##### SUPPLIED DATA #####

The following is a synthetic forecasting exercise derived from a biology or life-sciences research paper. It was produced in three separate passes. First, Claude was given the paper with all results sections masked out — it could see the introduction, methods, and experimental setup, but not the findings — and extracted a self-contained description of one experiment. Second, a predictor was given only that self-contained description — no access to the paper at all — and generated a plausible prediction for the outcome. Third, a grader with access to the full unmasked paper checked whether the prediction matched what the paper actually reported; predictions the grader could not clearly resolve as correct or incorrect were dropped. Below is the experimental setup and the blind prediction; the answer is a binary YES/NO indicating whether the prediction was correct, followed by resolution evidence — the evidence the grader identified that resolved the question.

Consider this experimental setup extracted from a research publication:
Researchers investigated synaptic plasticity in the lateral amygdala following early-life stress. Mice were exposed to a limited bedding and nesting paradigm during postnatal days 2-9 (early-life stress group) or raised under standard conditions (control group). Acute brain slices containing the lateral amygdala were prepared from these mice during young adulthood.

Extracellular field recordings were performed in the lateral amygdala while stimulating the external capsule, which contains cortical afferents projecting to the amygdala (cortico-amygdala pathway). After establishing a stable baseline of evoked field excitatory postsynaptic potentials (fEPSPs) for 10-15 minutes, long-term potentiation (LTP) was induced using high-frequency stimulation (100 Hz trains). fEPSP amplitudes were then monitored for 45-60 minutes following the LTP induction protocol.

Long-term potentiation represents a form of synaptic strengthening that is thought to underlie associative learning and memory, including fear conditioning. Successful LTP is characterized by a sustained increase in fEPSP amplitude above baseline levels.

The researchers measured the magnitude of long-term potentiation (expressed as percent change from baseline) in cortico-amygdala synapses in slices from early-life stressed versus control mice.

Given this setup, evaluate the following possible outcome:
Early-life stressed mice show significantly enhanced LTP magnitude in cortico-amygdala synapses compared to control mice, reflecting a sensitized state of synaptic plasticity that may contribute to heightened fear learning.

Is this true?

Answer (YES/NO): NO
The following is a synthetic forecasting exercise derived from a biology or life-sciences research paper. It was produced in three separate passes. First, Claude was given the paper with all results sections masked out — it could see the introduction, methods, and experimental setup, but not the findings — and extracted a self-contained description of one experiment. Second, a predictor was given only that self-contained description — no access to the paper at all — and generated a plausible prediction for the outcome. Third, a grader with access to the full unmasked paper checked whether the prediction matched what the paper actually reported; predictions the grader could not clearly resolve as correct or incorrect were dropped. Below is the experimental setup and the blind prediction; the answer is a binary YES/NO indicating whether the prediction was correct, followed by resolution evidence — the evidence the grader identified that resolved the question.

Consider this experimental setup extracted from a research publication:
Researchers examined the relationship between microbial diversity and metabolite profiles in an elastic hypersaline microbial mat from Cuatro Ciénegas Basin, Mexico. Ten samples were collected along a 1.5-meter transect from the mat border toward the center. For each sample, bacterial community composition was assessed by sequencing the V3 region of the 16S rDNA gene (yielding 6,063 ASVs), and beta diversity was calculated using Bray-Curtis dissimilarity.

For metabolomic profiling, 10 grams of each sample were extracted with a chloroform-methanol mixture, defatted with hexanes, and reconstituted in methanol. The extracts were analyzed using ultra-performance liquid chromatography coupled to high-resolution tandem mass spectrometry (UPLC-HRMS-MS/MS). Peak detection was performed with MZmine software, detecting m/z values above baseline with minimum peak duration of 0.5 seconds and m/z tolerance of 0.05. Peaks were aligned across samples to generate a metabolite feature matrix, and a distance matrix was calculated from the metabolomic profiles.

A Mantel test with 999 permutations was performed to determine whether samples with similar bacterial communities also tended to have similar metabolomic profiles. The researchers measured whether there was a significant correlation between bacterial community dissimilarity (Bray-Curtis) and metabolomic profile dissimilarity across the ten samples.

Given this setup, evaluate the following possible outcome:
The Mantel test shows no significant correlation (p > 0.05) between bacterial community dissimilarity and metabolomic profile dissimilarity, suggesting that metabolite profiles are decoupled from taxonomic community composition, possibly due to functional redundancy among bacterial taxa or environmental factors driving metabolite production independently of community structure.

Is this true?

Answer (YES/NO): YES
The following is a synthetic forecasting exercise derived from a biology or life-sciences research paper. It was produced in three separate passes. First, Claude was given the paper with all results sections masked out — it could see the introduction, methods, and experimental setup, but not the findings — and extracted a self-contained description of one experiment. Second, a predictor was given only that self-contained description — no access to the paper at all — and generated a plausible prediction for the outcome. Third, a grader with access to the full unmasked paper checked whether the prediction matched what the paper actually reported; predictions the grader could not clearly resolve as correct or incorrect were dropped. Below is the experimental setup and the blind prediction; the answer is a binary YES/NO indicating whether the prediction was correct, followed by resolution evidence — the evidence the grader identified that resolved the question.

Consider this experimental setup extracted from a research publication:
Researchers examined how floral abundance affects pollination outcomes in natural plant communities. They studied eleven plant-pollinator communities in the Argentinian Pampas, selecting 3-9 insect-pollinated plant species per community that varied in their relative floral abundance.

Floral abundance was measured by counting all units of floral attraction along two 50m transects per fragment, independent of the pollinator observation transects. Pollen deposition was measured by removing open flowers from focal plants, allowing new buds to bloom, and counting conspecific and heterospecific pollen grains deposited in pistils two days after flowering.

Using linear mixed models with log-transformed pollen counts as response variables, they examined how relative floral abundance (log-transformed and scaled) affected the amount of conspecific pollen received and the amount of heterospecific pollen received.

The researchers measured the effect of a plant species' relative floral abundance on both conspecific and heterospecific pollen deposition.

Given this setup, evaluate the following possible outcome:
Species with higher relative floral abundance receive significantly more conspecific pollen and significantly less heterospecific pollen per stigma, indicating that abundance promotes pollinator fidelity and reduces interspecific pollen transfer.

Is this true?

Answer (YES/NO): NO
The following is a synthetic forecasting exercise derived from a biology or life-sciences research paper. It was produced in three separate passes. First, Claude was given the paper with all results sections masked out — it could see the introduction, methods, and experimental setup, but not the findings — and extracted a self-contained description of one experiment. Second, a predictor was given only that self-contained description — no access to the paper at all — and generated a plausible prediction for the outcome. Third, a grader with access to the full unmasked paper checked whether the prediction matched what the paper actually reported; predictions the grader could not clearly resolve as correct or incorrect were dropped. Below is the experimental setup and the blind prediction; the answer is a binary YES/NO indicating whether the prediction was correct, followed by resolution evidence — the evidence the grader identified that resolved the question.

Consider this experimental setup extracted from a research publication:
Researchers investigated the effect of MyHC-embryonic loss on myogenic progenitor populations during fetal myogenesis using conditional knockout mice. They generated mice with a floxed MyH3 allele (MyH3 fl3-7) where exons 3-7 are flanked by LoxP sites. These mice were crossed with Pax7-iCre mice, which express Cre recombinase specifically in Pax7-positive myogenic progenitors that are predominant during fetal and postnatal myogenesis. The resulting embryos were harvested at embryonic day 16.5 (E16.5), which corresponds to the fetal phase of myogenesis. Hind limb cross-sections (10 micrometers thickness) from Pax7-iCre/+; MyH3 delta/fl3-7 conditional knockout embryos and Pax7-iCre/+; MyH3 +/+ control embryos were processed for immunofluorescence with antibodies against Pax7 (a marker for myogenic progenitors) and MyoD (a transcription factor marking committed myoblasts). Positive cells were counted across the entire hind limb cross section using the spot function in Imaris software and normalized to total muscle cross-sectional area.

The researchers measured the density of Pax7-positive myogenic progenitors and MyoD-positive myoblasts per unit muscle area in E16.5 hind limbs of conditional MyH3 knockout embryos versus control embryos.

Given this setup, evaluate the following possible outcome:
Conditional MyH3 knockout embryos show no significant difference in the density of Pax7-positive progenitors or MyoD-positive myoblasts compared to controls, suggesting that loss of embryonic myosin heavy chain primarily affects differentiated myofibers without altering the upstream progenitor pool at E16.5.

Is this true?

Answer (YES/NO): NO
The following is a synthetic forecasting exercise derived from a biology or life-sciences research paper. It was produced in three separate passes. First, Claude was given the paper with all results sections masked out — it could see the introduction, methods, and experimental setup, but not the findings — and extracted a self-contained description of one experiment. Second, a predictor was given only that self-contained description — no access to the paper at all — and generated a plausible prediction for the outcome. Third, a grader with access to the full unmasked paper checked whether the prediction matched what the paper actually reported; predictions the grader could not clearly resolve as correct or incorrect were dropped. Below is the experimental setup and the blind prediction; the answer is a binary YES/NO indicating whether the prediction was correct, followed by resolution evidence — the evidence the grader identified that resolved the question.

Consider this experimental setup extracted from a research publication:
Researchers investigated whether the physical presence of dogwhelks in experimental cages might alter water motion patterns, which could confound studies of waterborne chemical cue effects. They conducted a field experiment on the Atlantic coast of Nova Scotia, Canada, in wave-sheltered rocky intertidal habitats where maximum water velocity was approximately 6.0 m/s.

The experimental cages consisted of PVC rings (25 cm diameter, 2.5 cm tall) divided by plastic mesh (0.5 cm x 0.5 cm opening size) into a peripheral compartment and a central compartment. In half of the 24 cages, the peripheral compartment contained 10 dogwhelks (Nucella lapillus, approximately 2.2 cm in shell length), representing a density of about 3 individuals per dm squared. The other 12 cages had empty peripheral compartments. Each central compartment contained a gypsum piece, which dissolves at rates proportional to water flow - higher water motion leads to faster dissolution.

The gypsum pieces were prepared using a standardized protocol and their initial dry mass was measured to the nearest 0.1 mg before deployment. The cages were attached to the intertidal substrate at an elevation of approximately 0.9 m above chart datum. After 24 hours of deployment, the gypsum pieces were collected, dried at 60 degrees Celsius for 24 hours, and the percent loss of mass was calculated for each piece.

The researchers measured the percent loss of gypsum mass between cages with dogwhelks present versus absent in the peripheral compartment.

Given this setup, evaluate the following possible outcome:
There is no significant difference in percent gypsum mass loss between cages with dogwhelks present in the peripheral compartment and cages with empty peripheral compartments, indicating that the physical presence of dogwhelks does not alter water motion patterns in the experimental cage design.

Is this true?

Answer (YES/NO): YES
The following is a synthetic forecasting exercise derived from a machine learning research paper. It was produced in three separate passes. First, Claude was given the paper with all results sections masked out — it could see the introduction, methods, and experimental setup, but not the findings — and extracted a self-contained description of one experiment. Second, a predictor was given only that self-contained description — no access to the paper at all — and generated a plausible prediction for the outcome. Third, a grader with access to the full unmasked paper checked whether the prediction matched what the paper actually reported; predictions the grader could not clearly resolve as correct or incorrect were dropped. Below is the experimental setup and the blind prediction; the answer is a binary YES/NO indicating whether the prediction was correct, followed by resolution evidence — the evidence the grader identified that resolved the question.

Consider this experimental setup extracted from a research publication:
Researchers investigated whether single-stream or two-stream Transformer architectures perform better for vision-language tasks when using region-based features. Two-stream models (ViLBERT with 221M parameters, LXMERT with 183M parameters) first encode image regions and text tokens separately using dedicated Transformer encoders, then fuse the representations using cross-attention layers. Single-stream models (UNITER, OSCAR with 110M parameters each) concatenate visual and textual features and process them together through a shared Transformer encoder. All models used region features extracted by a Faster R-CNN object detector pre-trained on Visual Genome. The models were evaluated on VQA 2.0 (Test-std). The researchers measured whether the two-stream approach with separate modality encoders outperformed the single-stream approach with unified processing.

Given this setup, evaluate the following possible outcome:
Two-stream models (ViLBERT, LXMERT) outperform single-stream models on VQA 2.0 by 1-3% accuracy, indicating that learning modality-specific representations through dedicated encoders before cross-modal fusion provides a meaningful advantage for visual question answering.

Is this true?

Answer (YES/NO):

#####

* THE TASK
Precisely reproduce the lines of the entries, beginning at the first and ending at the one containing "Researchers investigated synaptic". Add nothing.

* RESPONSE
The following is a synthetic forecasting exercise derived from a biology or life-sciences research paper. It was produced in three separate passes. First, Claude was given the paper with all results sections masked out — it could see the introduction, methods, and experimental setup, but not the findings — and extracted a self-contained description of one experiment. Second, a predictor was given only that self-contained description — no access to the paper at all — and generated a plausible prediction for the outcome. Third, a grader with access to the full unmasked paper checked whether the prediction matched what the paper actually reported; predictions the grader could not clearly resolve as correct or incorrect were dropped. Below is the experimental setup and the blind prediction; the answer is a binary YES/NO indicating whether the prediction was correct, followed by resolution evidence — the evidence the grader identified that resolved the question.

Consider this experimental setup extracted from a research publication:
Researchers investigated synaptic plasticity in the lateral amygdala following early-life stress. Mice were exposed to a limited bedding and nesting paradigm during postnatal days 2-9 (early-life stress group) or raised under standard conditions (control group). Acute brain slices containing the lateral amygdala were prepared from these mice during young adulthood.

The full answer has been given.